▸ Text provided
## BEGIN

Free cash flow4 amounted to $9.8 million in the
second quarter of 2023 compared to $10.2 million for the same
period last year. The slight decrease mirrors a similar reduction
in cash flow from operations.
Free cash flow4 amounted to $13.2 million in the
six-month period ended June 30, 2023 compared to $10.1 million in
the corresponding period of 2022. The increase is mainly
attributable to higher cash flow from operations, partially offset
by higher acquisitions of property, plant and equipment.
Normal Course Issuer Bid
(“NCIB”)
During the three and six-month periods ended
June 30, 2023, the Company repurchased 56,700 common shares for
cancellation under its NCIB program for a total consideration of
$0.3 million.
Subject to the approval of the TSX, the Company
intends to renew its NCIB which expires on August 30, 2023.
Debt and Leverage
The Company’s total debt increased to $78.2
million as at June 30, 2023, compared to $54.7 million as at
December 31, 2022. The increase is essentially attributable to the
acquisitions of Paragraph and Graf-Pak for considerations of $25.7
million and $6.0 million, respectively, net of cash acquired,
partially offset by debt repayment resulting from a solid free cash
flow generation.
Dividend Declaration
On August 9, 2023, the Board of Directors
declared a quarterly dividend of $0.035 per common share, payable
on September 22, 2023, to the shareholders of record at the close
of business on September 7, 2023. This dividend is designated as an
“eligible” dividend for the purpose of the Income Tax Act (Canada)
and any similar provincial legislation.
Outlook
Since the beginning of 2023, new order intake
has slowed appreciably as customers work through excess inventory
built via over-ordering in a time of tight supply in 2022 and
macro-economic conditions including rising interest rates and high
inflation, which has adversely affected discretionary spending. The
Company expects these conditions to affect its operations in the
third quarter and potentially into the fourth quarter. Supremex
will rely on its solid reputation and geographic reach to assist in
mitigating a slowdown while continuing to tightly control
expenses.

## END

▸ Data excerpts
## BEGIN

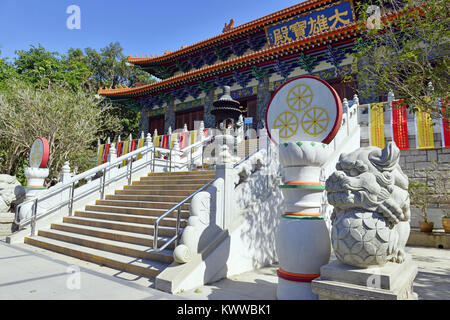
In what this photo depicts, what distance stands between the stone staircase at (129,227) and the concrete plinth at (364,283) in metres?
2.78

## END
## BEGIN

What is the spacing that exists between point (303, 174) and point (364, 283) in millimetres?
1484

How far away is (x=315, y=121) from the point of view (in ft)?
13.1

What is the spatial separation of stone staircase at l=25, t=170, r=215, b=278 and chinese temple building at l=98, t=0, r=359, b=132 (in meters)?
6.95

## END

▸ What is being asked
In the Supremex report, what was the Company's total debt as at June 30, 2023? The items have nothing to do with the Supremex report.

▸ Written answer
$78.2 million.